*Excerpted passage*.
Rhoda AI emerges from stealth with $450M Series A and a robot foundation model trained on hundreds of millions of videos
Mar 10, 2026 with Jagdeep Singh
Key Points
- Rhoda AI raises a $450M Series A led by Khosla Ventures on the day it exits stealth, an unusually large debut for a company that had never spoken publicly.
- Its foundation model trains on hundreds of millions of internet videos, cutting the teleoperation data needed to fine-tune a new task from tens of thousands of hours to roughly ten.
- Rhoda builds its own hardware alongside the AI, targeting industrial and logistics customers where labor costs make ROI easy to demonstrate.
Summary
Rhoda AI emerged from stealth with a $450M Series A led by Khosla Ventures, an unusually large debut round for a company that had previously said nothing publicly.
Cofounder Jagdeep Singh describes Rhoda as a full-stack robotics company targeting manufacturing and logistics, not consumer hardware.
Training data
Singh's argument is that every major robotics approach so far fails in production for the same underlying reason: the training data is too narrow. Conventional robots follow pre-programmed trajectories and cannot adapt. The newer generation of neural-network-driven robots, typically built on vision-language-action (VLA) models, learns from teleoperation data, with researchers puppeteering robots through tasks using headsets and joysticks. Those datasets are intentionally collected, which makes them small and low-diversity by construction. When the model encounters real-world variability such as different lighting, unfamiliar objects, or unexpected configurations, it fails. Simulation carries the same weakness: no matter how detailed the physics engine, intentionally generated data still misses the long tail of real-world edge cases.

*Exercises*.
A: Answer these from the Rhoda AI article, one line each:
(i) Which firm led Rhoda AI's Series A?
(ii) Roughly how many hours of teleoperation data does Rhoda's model need to fine-tune a new task?
(iii) According to the "Training data" section, what do researchers use to puppeteer robots through tasks?
B: Write the next part of the Rhoda AI article, picking up after its last sentence.
The data after the Rhoda AI article is separate material.

*Raw data*.
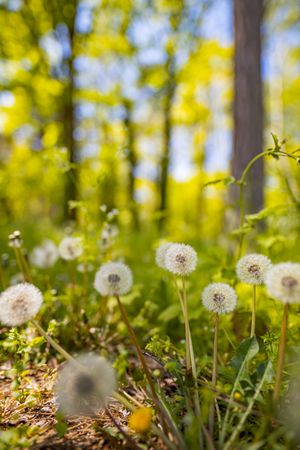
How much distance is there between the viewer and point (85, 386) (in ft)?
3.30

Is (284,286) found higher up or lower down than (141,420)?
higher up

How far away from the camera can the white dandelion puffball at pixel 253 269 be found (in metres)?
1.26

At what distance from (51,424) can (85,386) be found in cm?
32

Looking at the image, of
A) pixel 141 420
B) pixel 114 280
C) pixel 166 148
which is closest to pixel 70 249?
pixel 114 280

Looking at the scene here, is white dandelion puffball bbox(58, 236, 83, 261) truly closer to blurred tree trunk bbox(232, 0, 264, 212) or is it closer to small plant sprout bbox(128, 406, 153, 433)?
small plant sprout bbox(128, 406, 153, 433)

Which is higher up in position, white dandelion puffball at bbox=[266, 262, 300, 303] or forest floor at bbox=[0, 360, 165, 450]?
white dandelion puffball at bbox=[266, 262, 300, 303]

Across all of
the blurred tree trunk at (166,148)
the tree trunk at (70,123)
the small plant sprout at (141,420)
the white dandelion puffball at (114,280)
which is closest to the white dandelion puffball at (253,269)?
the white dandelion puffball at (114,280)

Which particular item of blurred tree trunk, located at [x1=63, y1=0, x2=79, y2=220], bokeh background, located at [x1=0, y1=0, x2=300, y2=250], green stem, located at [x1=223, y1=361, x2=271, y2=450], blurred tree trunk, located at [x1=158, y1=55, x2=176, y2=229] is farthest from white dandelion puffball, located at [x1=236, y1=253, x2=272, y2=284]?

*Answers by item number*.
A:
(i) Khosla Ventures
(ii) Roughly ten hours
(iii) Headsets and joysticks

B:
Foundation model
Singh's team, which comes from generative AI and computer vision, treats robotics pre-training the way language and image models are trained: on internet-scale data. Rhoda trained its foundation model on hundreds of millions of video clips, including footage with no obvious connection to manipulation, such as waves on a beach, on the theory that the model is learning generalizable physics from all of it. ChatGPT was not trained only on Shakespeare, and Rhoda's model was not trained only on robot manipulation footage.
Teleoperation still appears in the process, but only at the fine-tuning stage. Singh says Rhoda can align its model to specific tasks with roughly ten hours of teleoperation data, compared to the tens of thousands of hours required by VLA-based approaches.
The model is called the Direct Video Action model. It generates a video prediction of what the robot should do, converts that into a physical action, and runs in closed loop, continuously reabsorbing feedback.
Hardware
Rhoda is building its own robot hardware, not just the AI layer. Singh says no existing hardware met the company's requirements: continuous lifting of 25 kilograms across a full operational day, a three-year reliability target, and linear kinematics that an AI model can accurately simulate. Nonlinear mechanical systems with elasticity or compliance are harder to model, which pushed Rhoda toward what Singh describes as an Apple-like integration of OS and hardware. The model will also be available as an API for customers running third-party hardware, including existing KUKA arms.
Outlook
Singh does not disclose a valuation or customer names. The near-term commercial focus is industrial and logistics settings where manual labor costs are already quantifiable, which Singh views as the lowest-friction path to demonstrating ROI before moving into harder environments.